Theoretically I'd love a longer weekend, but the problem is I'd probably not go to class as often as I do now. I can't take long breaks because it just exacerbates the school refusal issue I had as a kid. The longer I'm away from class or work, the more anxiety I get, the more likely I am to skip. Coming back after holidays is brutal.


----------



## baitedcrow (Dec 22, 2015)

Tentative yes, three day weekends. I'd like to see how it's worked out in places where it's been done, but I attended a university with a 4 day school week and I was significantly more engaged and productive while there than I have ever been anywhere else. It was partially due to other factors but the longer weekend definitely seemed to help keep me efficient and focused the rest of the week.


----------



## TheFriendlyCyclist (Jan 9, 2016)

I think 3 day weekends would dramatically improve workplace productivity, as people would have more time with their families and doing their favorite activities which would recharge them.


----------



## PowerShell (Feb 3, 2013)

I got a 3 day weekend this weekend with MLK day being Monday. It would be a 4 day weekend but I offered to work Confederate Heroes Day, which is a skeleton crew day.


----------



## Cover3 (Feb 2, 2011)

PowerShell said:


> I got a 3 day weekend this weekend with MLK day being Monday. It would be a 4 day weekend but I offered to work Confederate Heroes Day, which is a skeleton crew day.


Still could squeeze in a nice little road trip I hope, friend!


----------



## aphinion (Apr 30, 2013)

While a 7-day weekend would be ideal, realistically a 3-day weekend sounds great. Then you'd have one day to catch up on sleep, one day to have fun, and then one day to fix your sleep schedule and get all of your housework done before the week started.


----------



## PowerShell (Feb 3, 2013)

Cover3 said:


> Still could squeeze in a nice little road trip I hope, friend!

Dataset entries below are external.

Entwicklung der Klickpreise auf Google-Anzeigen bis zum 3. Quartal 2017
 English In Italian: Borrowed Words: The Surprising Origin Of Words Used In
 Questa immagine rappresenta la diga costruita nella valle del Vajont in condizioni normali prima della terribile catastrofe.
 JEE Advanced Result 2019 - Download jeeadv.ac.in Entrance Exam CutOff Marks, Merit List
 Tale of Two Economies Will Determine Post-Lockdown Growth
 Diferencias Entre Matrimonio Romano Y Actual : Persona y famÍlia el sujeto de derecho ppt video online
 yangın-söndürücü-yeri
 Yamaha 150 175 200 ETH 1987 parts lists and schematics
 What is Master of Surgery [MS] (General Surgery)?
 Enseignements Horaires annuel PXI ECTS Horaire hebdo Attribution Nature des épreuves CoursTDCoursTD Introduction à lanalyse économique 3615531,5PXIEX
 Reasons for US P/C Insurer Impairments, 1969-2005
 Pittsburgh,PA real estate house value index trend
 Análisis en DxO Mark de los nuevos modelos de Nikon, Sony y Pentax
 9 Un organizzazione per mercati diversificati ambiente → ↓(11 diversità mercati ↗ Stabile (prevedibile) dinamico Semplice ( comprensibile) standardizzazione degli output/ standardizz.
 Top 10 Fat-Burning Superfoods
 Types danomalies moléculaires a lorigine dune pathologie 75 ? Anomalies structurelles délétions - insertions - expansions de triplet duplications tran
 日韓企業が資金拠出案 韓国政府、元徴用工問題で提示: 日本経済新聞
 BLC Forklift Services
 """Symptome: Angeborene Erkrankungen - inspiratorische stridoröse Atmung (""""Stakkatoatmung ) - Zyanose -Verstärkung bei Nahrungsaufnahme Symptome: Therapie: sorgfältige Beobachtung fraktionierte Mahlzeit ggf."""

Definitely if I didn't have a broken leg. Now with gas prices going super low is the worst time to be immobilized. I guess I get to work on my blog and also mess with video editing with the footage I took with my action cam.

I finished this one last night:


----------



## tanstaafl28 (Sep 10, 2012)

@jaden_d

I already have 3-day weekends. I work Sat-Sun-Mon-Tues: 12-12-8-8. I have Wed-Thurs-Fri off.


----------



## Schizoid (Jan 31, 2015)

Weekends should last for eternity. How awesome it would be if every day is a weekend until the day we leave this world. :ghost2:


----------



## Cover3 (Feb 2, 2011)

PowerShell said:


> Definitely if I didn't have a broken leg. Now with gas prices going super low is the worst time to be immobilized. I guess I get to work on my blog and also mess with video editing with the footage I took with my action cam.
> 
> I finished this one last night:


Nice stuff, pretty cold up here isn't it?


----------



## nO_d3N1AL (Apr 25, 2014)

It really depends on your work hours and the nature of the work


----------



## PowerShell (Feb 3, 2013)

Cover3 said:


> Nice stuff, pretty cold up here isn't it?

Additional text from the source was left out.